Endgame, for me, is beautification. I solved the logistics, but can it be elegant and simplified?
Remember, nothing is wasted but your time. Build, rebuild, try and fail, try again. Enjoy the journey. You'll know you are hooked when you are drawing blueprints offline to map your next expansion.
At some point you will feel like your brain has been drained of all creative juice. At that point heading the UTubes will help. Even then, try to keep your searches as focused as possible. General tips, or how train switches work, or most likely how pipes work will be good searches to focus on later, after you've tried it all on your own.
I'm a bit jealous of you being at the new stage. It was so fun learning and failing at this game. I still learn and fail, but that wonder and newness wears off a little in a hundred hours or so. Still fun and worth it. Enjoy the ride.
Like, at first I build to get resources rolling as quickly as possible. Efficiency doesn't matter much in the very early stages and the best approach is to just get things moving so you quickly have thousands of iron plates and concrete, and hundreds of everything else (or more). Then, aside from a few core buildings (like my bio power plants, constructors for solid biomass, etc) I tear down EVERYTHING and rebuild more carefully.
But even then, I'm still usually only on L2 miners and L3 belts so I can't quite design stuff the way I would want. So I usually do another partial tear-down when I get to Tier 6 or 7.
It works out to something like a full teardown after 6-10 hours, and a partial teardown after 30-40 hours. I've heard that others do similar, although I'm sure there are some people who plan from the start to make everything scale up.
You don't need to worry so much about being 100% efficient. You cannot waste materials unless you physically throw them away, however if your constructors and assemblers are overproducing compared to how much the production line needs with nowhere to send the excess, just find out how much the line needs and underclock your buildings. If you need to get rid of stuff, just toss it in a container linked to an AWESOME sink.

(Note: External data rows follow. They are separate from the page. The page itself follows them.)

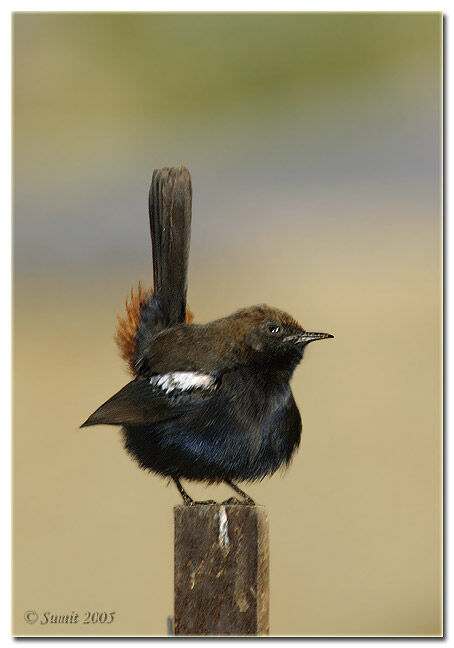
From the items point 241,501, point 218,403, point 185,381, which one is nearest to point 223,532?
point 241,501

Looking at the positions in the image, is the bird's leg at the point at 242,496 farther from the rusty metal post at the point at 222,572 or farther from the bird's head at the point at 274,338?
the bird's head at the point at 274,338

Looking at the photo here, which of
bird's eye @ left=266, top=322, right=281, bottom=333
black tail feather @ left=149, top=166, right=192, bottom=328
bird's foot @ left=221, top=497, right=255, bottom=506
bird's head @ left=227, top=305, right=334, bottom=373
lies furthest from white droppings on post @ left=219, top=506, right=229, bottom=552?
black tail feather @ left=149, top=166, right=192, bottom=328

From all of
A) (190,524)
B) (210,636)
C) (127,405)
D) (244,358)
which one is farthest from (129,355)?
(210,636)

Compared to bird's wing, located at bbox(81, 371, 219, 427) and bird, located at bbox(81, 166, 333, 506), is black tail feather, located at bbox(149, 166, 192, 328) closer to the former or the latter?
bird, located at bbox(81, 166, 333, 506)

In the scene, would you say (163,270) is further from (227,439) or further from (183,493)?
(183,493)

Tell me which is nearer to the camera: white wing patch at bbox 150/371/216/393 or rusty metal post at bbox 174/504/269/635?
rusty metal post at bbox 174/504/269/635

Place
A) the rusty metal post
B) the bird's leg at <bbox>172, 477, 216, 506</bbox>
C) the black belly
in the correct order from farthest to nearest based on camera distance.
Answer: the bird's leg at <bbox>172, 477, 216, 506</bbox>
the black belly
the rusty metal post

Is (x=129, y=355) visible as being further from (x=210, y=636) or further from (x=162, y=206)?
(x=210, y=636)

Don't worry so much about having the ideal build, because there is none. Factory games provide you with open-ended problems and let you create the solution. Whatever solution you come up with first is better than none, and every time you go at it you'll learn a little bit and you'll be able to make it more efficient next time.
Using foundations was an important lesson for me. In the beginning it seemed so redundant, but now I think that more than half of my entire factory is build on a huge slab of foundations that is floating above a ravine.
It's_free_real_estate.mp4
Everyone's got a diff style and approach.
I only look at guides for efficiency hints - but do my own thing.
Like learning a Ratio of 3 Water : 8 Coal works - but with certain caveats - and I intend to fiddle with that and improve on it.
Beyond that - its entirely up to you on how you want to do it.
It really is a sandbox - and limit is only resources you have to work with within the set rules of the game.
Which is quite expansive.
And yes - foundation plates are your friends.